Hesabım
    The Kingmaker
    Ortalama puan
    3,0
    1 Puanlama
    The Kingmaker hakkında görüşlerin ?

    1 Kullanıcı eleştirisi

    5
    0 Eleştiri
    4
    0 Eleştiri
    3
    1 Eleştiri
    2
    0 Eleştiri
    1
    0 Eleştiri
    0
    0 Eleştiri
    Sırala
    En yararlı eleştiriler En yeniler En çok eleştiri yazmış üyeler En çok takip edilen üyeler
    Turgay Buğdacigil
    Turgay Buğdacigil

    Takipçi 2.050 değerlendirmeler Takip Et!

    3,5
    3 Mayıs 2021 tarihinde eklendi
    “The Kingmaker”, senaryosunu da yazan Lauren Greenfield’in yönetmen koltuğunda oturduğu oldukça “çarpıcı” bir belgesel…

    Öyle ki, Greenfield’ın, 1965 – 1986 arasındaki 21 yıllık iktidarı boyunca:

    Ülke kaynaklarının en az 5 ile 10 milyar dolarlık bir kısmını, devlet denilen şeyin “seçilmiş lider” olma hasebiyle bizzat kendisi olduğunu düşündüğü için zimmetine geçirmekte hiçbir sakınca görmeyen Filipinler diktatörü Ferdinand Marcos’un ipliğini pazara çıkarmak üzere muhaliflerinin açıklamalarını kullanmasına pek de gerek kalmamış…

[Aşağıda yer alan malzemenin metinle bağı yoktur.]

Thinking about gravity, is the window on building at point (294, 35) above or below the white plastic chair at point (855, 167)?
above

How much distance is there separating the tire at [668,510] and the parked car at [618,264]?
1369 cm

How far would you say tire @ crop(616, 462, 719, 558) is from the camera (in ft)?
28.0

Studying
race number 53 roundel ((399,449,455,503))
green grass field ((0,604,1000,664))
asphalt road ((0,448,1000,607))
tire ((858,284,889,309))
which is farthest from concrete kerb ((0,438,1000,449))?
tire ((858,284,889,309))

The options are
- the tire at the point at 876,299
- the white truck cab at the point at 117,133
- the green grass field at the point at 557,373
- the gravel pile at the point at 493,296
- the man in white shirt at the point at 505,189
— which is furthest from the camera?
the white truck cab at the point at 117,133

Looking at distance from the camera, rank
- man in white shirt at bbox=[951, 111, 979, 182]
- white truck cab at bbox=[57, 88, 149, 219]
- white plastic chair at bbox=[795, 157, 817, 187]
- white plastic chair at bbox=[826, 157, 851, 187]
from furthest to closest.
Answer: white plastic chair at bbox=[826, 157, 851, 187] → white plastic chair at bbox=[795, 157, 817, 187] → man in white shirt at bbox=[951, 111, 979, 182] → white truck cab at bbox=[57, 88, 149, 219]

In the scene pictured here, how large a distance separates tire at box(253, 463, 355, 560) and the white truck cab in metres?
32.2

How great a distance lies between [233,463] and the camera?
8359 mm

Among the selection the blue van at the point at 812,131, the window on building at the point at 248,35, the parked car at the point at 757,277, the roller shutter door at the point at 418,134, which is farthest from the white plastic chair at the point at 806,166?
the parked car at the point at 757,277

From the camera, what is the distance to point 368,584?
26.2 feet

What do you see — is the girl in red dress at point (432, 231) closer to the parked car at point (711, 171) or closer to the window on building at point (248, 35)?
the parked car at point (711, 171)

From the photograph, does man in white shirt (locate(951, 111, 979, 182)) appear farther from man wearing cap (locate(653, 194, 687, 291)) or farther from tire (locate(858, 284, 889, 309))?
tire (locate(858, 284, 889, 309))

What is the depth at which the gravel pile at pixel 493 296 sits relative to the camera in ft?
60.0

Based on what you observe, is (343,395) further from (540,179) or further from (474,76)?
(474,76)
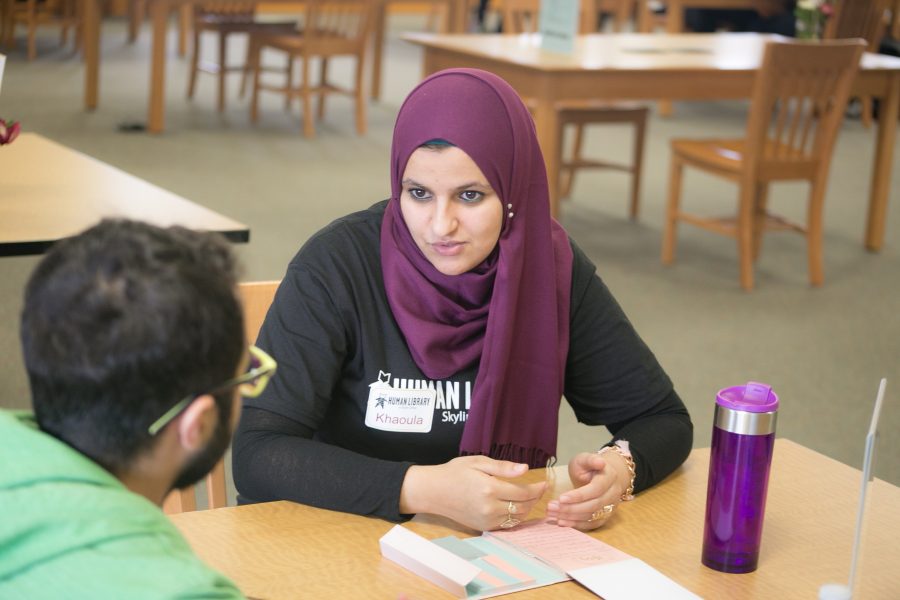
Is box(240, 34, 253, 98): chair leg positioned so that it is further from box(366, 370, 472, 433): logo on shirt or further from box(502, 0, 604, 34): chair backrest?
box(366, 370, 472, 433): logo on shirt

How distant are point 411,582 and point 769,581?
404 mm

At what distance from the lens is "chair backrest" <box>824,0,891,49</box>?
7637mm

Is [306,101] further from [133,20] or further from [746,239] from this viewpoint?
[133,20]

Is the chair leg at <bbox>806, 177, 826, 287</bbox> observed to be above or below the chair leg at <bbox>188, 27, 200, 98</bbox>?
below

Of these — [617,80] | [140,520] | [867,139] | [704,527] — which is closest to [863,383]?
[617,80]

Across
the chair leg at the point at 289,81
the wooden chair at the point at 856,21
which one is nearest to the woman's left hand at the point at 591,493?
the chair leg at the point at 289,81

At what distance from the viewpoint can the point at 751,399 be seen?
130 cm

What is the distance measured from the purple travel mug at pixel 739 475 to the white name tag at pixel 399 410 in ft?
1.53

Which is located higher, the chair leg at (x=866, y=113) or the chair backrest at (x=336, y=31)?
the chair backrest at (x=336, y=31)

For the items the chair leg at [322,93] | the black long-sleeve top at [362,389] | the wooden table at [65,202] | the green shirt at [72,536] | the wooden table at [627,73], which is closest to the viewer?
the green shirt at [72,536]

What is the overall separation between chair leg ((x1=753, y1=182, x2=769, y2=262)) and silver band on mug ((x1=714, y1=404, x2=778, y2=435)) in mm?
3914

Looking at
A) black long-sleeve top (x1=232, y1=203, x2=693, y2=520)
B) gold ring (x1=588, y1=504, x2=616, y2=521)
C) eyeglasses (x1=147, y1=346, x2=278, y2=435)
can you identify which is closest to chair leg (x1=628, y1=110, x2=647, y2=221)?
black long-sleeve top (x1=232, y1=203, x2=693, y2=520)

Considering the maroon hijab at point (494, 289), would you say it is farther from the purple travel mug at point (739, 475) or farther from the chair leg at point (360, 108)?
the chair leg at point (360, 108)

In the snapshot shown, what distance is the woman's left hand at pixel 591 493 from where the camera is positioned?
145 centimetres
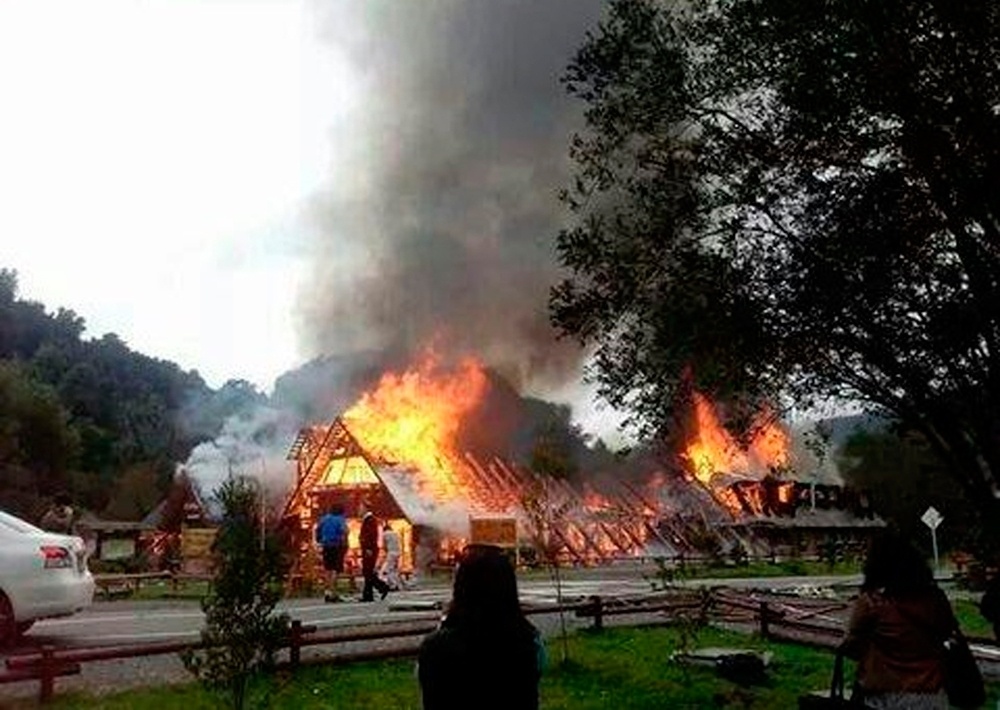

    Zira “eğitimsiz”, (kendi ifadesiyle) “taşralı” ve “sonradan görme” First Leydi Imelda Marcos, “yolsuzluklar” ve sekiz yıl süren “sıkıyönetim dönemindeki baskı ve acılar” nedeniyle yerle bir olmuş olan “Marcos” ailesinin imajını düzelteyim derken, özellikle de yaptıkları “nitelikli soygun” ve “israfı” itiraf eder bir konuma düşüvermiş…

    Nasıl mı?

    Örneğin siz, kaç devrik devlet başkanının dul karısının evinin duvarında paha biçilemeyecek değerdeki Picasso ve Michelangelo tablolarının bulunduğunu gördünüz…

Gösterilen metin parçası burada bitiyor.